Вениамин Блаженный
Не так давно в нашу Высшую школу на Покровке пришли два молодых человека. Они представились как поэты-христиане из Белоруссии, сказали, что хотят познакомиться с сотрудниками журнала «Православная община», поскольку он имеет постоянную поэтическую страничку. Нас пригласили на ежегодный христианский поэтический фестиваль в Минск, а на прощанье подарили несколько своих изданий.
Одна книга бросилась в глаза сразу: на обложке грубыми мазками—крест, выше — ярко-красная славянизированная надпись «Сораспятье»*, еще выше — имя автора: Вениамин Блаженный*. Все три компонента обложки настораживали: и слишком вольное обращение с формами креста, и показавшееся претенциозным название сборника, и псевдоним, который вызывал в памяти ассоциацию скорее не с Василием Блаженным, а c Иваном Бездомным из известного булгаковского романа. Однако лицо на фотографии (на него сейчас смотрите и вы) успокоило — от человека с таким взглядом нельзя ожидать кощунства. Настрой на «вежливое чтение» исчез сразу же после просмотра первых двух страничек, где Арсений Тарковский, Межиров, Кушнер и другие известные поэты и литераторы в высоких и в то же время очень личных тонах благодарили автора.

# Исходные данные
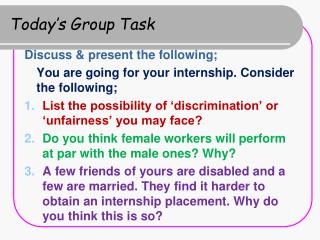 Today’s Group Task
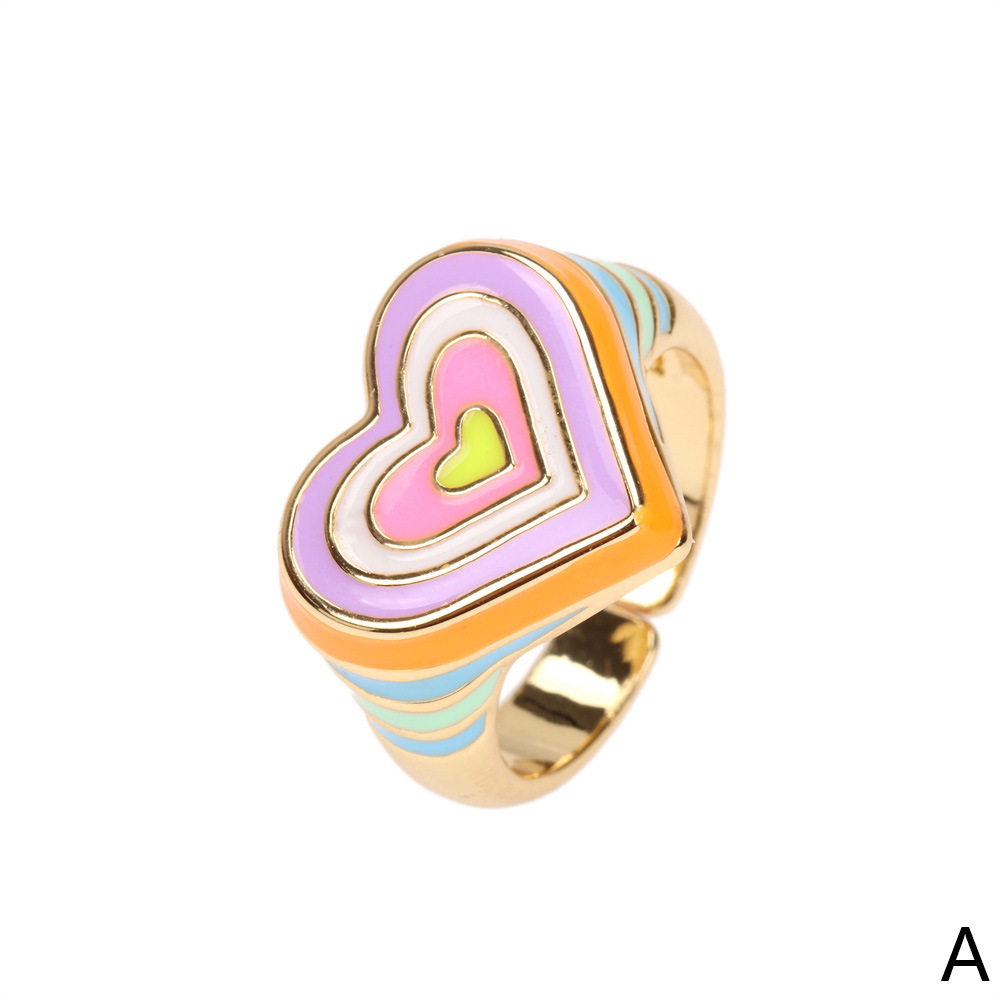 Candy Color Love Enamel Ring Female Fashion Design Drop Oil Forefinger Ring New Fashion Factory In Stock display picture 20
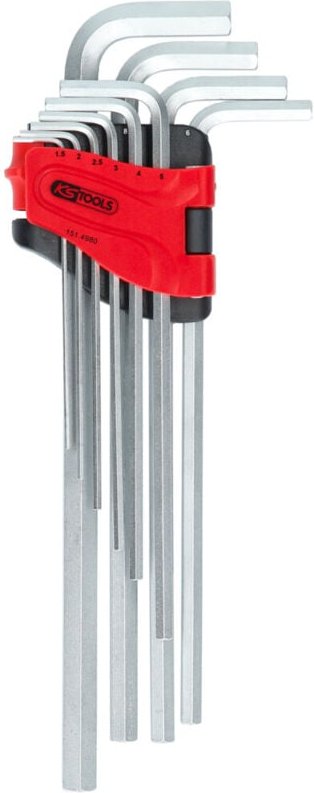 Innensechskant-Winkelstiftschlüssel-Satz, extra lang, 10-tlg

# Задания
• A. Перечислите все компоненты обложки книги, которые называет текст страницы.
• B. Выведите без изменений фрагмент текста страницы от «Одна книга бросилась» до «тонах благодарили автора.» включительно.

# Ответы
• A.
- крест
- ярко-красная славянизированная надпись «Сораспятье»
- имя автора: Вениамин Блаженный

• B.
Одна книга бросилась в глаза сразу: на обложке грубыми мазками—крест, выше — ярко-красная славянизированная надпись «Сораспятье»*, еще выше — имя автора: Вениамин Блаженный*. Все три компонента обложки настораживали: и слишком вольное обращение с формами креста, и показавшееся претенциозным название сборника, и псевдоним, который вызывал в памяти ассоциацию скорее не с Василием Блаженным, а c Иваном Бездомным из известного булгаковского романа. Однако лицо на фотографии (на него сейчас смотрите и вы) успокоило — от человека с таким взглядом нельзя ожидать кощунства. Настрой на «вежливое чтение» исчез сразу же после просмотра первых двух страничек, где Арсений Тарковский, Межиров, Кушнер и другие известные поэты и литераторы в высоких и в то же время очень личных тонах благодарили автора.